India central bank cuts rates : ‘accommodative’ approach shifts as US tariffs increase growth worries

India central bank
India central bank : Reuters, Mumbai, April 9 In an effort to stimulate the faltering economy in the face of new U.S. tariffs, the Reserve Bank of India (RBI) dropped its benchmark repo rate on Wednesday for the second time in a row and altered its monetary policy stance, indicating room for additional cuts in the future.
After the Reserve Bank of New Zealand, India became the second central bank to lower interest rates following the announcement of the extensive trade taxes.

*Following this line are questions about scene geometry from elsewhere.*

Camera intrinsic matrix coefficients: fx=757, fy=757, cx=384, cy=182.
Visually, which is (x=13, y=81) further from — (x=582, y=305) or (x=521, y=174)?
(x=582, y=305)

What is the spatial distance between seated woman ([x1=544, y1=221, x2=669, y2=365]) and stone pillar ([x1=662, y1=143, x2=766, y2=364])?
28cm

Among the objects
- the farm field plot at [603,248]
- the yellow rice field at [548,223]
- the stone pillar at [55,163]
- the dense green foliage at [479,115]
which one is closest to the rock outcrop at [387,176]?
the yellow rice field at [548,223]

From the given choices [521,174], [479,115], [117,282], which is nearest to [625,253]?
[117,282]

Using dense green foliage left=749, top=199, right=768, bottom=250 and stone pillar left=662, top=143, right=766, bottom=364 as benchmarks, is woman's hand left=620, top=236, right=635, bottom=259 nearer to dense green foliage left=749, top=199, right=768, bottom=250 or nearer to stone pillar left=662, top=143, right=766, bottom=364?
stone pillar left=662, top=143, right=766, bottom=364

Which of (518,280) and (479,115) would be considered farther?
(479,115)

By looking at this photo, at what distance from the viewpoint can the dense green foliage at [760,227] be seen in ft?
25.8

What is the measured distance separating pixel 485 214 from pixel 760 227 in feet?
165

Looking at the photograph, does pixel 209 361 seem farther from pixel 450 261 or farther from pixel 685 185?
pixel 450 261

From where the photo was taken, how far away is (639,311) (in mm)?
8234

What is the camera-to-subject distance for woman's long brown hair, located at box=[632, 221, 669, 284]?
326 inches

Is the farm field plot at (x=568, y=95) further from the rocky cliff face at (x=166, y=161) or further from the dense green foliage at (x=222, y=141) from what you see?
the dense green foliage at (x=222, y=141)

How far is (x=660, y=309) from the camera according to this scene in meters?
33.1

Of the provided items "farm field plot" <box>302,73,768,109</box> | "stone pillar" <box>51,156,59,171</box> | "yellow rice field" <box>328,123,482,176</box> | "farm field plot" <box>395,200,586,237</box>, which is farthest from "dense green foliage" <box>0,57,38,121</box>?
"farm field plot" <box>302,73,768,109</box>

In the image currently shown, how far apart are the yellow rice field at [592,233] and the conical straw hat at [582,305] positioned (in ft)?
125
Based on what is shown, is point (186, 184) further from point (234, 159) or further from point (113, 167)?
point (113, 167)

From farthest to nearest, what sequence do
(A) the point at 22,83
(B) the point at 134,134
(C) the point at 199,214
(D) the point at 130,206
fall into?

In addition to causing financial instability, the tariffs have increased the likelihood of a global slowdown and a U.S. recession, forcing emerging market central banks to make the difficult decision of either strengthening their weak currencies or lowering interest rates to promote growth.(India central bank)
As anticipated, India’s Monetary Policy Committee (MPC), which is composed of three RBI and three outside members, lowered the repo rate (INREPO=ECI) by 25 basis points to 6.00%. In February, it made its first rate drop since May 2020, lowering rates by a quarter percent.
Additionally, the central bank shifted from a “neutral” to a “accommodative” position.
According to Malhotra, “growth is improving after a weak performance in the first half of the financial year 2024-25, although it still remains lower than what we aspire for,” and the outlook for inflation is benign.
The decision to lower the repo rate and alter the policy stance was approved by all six MPC members.
He stated that the shift in stance does not directly relate to liquidity concerns and that the MPC is now only contemplating two options: a rate cut or the status quo.(India central bank)
“More rate cuts are likely,” Shilan Shah, deputy chief emerging markets economist at Capital Economics, stated, “with inflation appearing contained and uncertainty surrounding U.S. trade policy set to rumble on.”
“We think the repo rate will drop to 5.50% this year,” Shah said in a note.
ANZ Research also expects two more rate cuts and sees these by August 2025.
Cut Growth And Inflation Forecasts :
The RBI’s previous growth projection of 6.7% has been marginally lowered to 6.5%. Inflation is now 4% as opposed to 4.2% previously.
According to the committee’s written statement, “the benign inflation and moderate growth outlook demands that the MPC continues to support growth in such challenging global economic conditions.”
Following the announcement, India’s benchmark 10-year bond rate dropped slightly to 6.50% from 6.51%, but the rupee barely moved, remaining at 86.57. The main equity indexes were down about 0.6% apiece, continuing their losses.

(India central bank)
Economists predicted that the direct and indirect effects of higher tariffs might reduce growth in the fifth-largest economy in the world by 20–40 basis points during the current fiscal year.
Sakshi Gupta, principal economist of HDFC Bank, stated, “We see growth undershooting the RBI’s estimates and expect it at 6.3% for the fiscal year 2026.”(India central bank)
RUPEE Weakness :
The central bank warned that the possibility of currency wars and growing trade protectionism could further strain the rupee in a monetary policy paper that went along with it.
According to the research, inflation may increase by about 35 basis points if the rupee depreciates by 5% from its current assumption of 86 to the US dollar. However, GDP growth could gain by about 25 basis points through the trade channel as exports would become more competitive.(India central bank)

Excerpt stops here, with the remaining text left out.